TEXT SECTION
------
All, every, and under heaven are terms that were still used to refer to local events.
This depends on what you believe regarding the authorship of the Old Testament. This verse supposed to be a quote from God himself. If you believe that the words contained in the Old Testament are the actual words of God taken down by Moses, then you have to believe that this a direct quote from God himself. If this is a quote directly from God, then he would have known about the entire Earth. God would know what exists under heaven. God would know that all of the area under heaven is all of the Earth. Unless you believe that God was unaware of some parts of the creation attributed to him?
If you believe that this text is indeed the scribblings of a bunch of bronze age nomads then I agree that any, all, earth etc can mean only the local area. Of course if you do believe that this text is the scribblings of a bunch of bronze age nomads then it has as much credibility as the legends of the Norse or the legends of the Greeks.
Also, the debate that you have taken your opinion of my comments from specifically discussed the King James Version of the Bible. In the above quote, you have not provided a copy of the text being discussed, you have provided a quote that suits your arguement. Poor form on your part there.
It is an interesting arguement regarding Lots daughters. So you use a quote attributed to a bronze age nomad to support the idea that bronze age people did not know about the Earth as a planet. But you also use a quote attributed to God to support the same arguement. Do you think that your God was as ignorant as a bronze age nomad or do you believe that the text was written by superstitious, ignorant nomads?
------
PROVIDED DATA
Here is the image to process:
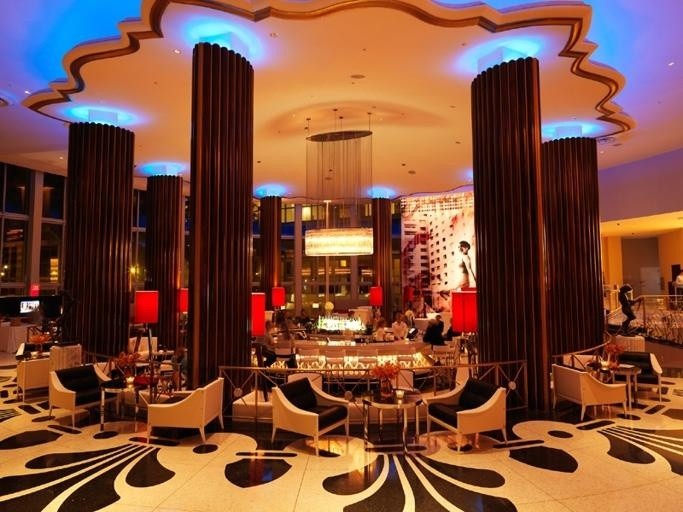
------
COMPLETE THE FOLLOWING
1 > Can you copy the Bible-authorship post between "This depends on" and "attributed to him?", inclusive?
2 > Can you carry on writing the Bible-authorship post from the point where it stops?

SET OF ANSWERS
1 >
This depends on what you believe regarding the authorship of the Old Testament. This verse supposed to be a quote from God himself. If you believe that the words contained in the Old Testament are the actual words of God taken down by Moses, then you have to believe that this a direct quote from God himself. If this is a quote directly from God, then he would have known about the entire Earth. God would know what exists under heaven. God would know that all of the area under heaven is all of the Earth. Unless you believe that God was unaware of some parts of the creation attributed to him?

2 >
Why is it that religious people push a certain part of the text until it becomes impossible for them to do so. Then they smugly advise everyone that it needs to be taken in context or nobody takes that passage literally etc etc etc.
Can you let me know which parts of the bible we are taking literally today and which parts are to be taken in a specific context?
Once you have these two groups, see if you can find 2 other christians who agree with you.
If you want to disagree with a position you believe I support, how about mentioning it in that thread. At least tthat way, if you get it as wrong as you have here, at least I can correct you in the right thread.

I could agree with you, but then we would both be wrong
Butterfly, AKA, mallethead - Dawn Bertot
"Superstitions and nonsense from the past should not prevent us from making progress. If we hold ourselves back, we admit that our fears are more powerful than our abilities." Hunters of Dune Herbert & Anderson
2011 leading candidate for the EvC Forum Don Quixote award

This message is a reply to:
 Message 216 by purpledawn, posted 11-22-2011 11:59 AM purpledawn has seen this message but not replied

  
Butterflytyrant
Member (Idle past 4421 days)
Posts: 415
From: Australia
Joined: 06-28-2011


(1)
Message 278 of 306 (642363)
11-28-2011 12:41 AM


If not the planet then what?
The definition of the words used is not the only way of trying to establish what a writer means. If a word or phrase can be taken in two or more ways, you need to look at the context, the intention of the writer and the purpose of the story to help decide what the writer means. It is also handy if there is another part of the story that discusses the same issues and comparing the two.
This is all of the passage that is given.